Par ailleurs, ce projet de loi conserve l’interdiction de l’expérimentation visant la transformation des caractères génétiques dans le but de modifier la descendance : donc pas de bébés génétiquement modifiés. Il autorise l’utilisation de techniques d’édition du génome d’un embryon uniquement à des fins de prévention et de traitement des maladies génétiques et sous réserve que ces techniques ne soient pas transmises à la génétique. Mais cela est limité aux embryons destinés à la recherche : la modification d’embryons destinés à une gestation demeure interdite. La France interdit également la modification d’un embryon humain par des cellules provenant d’autres espèces. Elle interdit de même la création d’embryons à des fins de recherches.
En outre, le projet de loi pose un délai de 5 ans pour la conservation des embryons donnés à la recherche et un délai de 14 jours pour la culture maximale des embryons.

Le projet de loi de 2019 a été concrétisé par la loi bioéthique d’août 2021.
Dès lors, la recherche est davantage encadrée et certains interdits ont été rappelés tels que la création d’embryons à des fins de recherche ou encore le clonage.

En ce qui concerne le don d’embryons à la recherche, celui-ci est réalisable uniquement après consentement du couple.

D’un point de vue des sanctions, l’article 511-19 du Code pénal prévoit une peine de sept ans de prison et 100 000 euros d’amende pour le fait de se livrer à des recherches sur l’embryon hors validation par l’Agence de la biomédecine.

Comment cette recherche sur l’embryon est perçue juridiquement ailleurs dans le Monde ?

Si la France reste réticente et catégorique sur le sujet du clonage, des modifications génétiques ou encore de la création d’embryons à des fins de recherches, ce n’est pas une universalité puisque d’autres pays ont adopté des positions divergentes : nous pouvons citer la Chine et les États-Unis qui autorisent, par exemple, la modification génétique en intervenant sur le génome.
En 2017, les États-Unis ont mené leur premier essai de modification génétique d’un embryon humain : grâce à l’utilisation d’un "ciseau génétique", ils ont réussi à corriger des malformations cardiaques.
La Chine a, quant à elle, pu, en 2018, modifier génétiquement deux nourrissons nés par fécondation in vitro, les rendant ainsi résistants au VIH.

Aussi, la Belgique, le Royaume-Uni, la Suède ou encore la Russie autorisent la création d’embryons à des fins de recherches.
Plus récemment, en 2023, l’Université de Cambridge et l’Institut Weizmann ont annoncé la création d’embryons de synthèse, constitués par un assemblage de cellules souches.

Toutes ces évolutions amènent à reconsidérer et à repenser le progrès : existe-il de véritables limites ? Jusqu’où l’évolution médicale et biologique peut-elle aller ?
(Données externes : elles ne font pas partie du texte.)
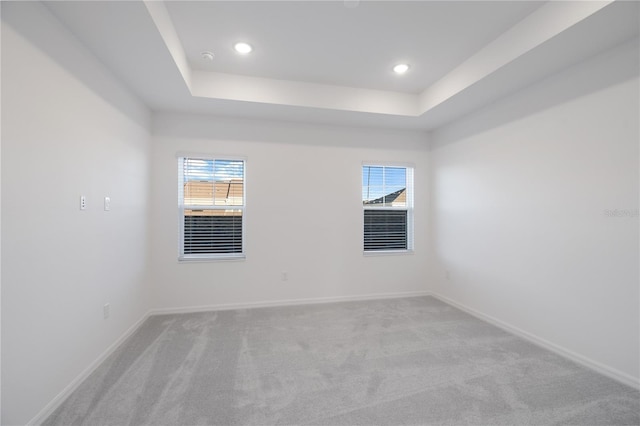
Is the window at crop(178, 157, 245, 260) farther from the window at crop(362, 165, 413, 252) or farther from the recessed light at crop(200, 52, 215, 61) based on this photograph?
the window at crop(362, 165, 413, 252)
Les enjeux de la recherche sur l’embryon.

La recherche sur l’embryon divise. Certains énoncent qu’elle peut être bénéfique pour des parents ne pouvant pas avoir d’enfants naturellement et essayant le parcours PMA mais d’autres soulèvent des problèmes éthiques. L’embryon ne serait plus qu’un matériau de laboratoire or, dès la fécondation, il reçoit l’intégralité du patrimoine d’un être humain : la recherche sur l’embryon semblerait sacrifier un individu potentiel au profit d’un progrès hypothétique.

En outre, comme nous l’avons vu précédemment, des pays influents pratiquent ce que la France a toujours refusé de faire à savoir : le clonage, la modification génétique, la création d’embryons à des fins de recherche…
Ce refus français marque-t-il un respect éthique et bioéthique profond de l’embryon et des recherches sur ce dernier ou souligne-t-il simplement une peur des dérives que ces recherches peuvent engendrer ? Les explications peuvent être multiples.

Nota Bene : Article ayant vocation à rappeler l’état du droit actuel. Peut être incomplet ou imprécis.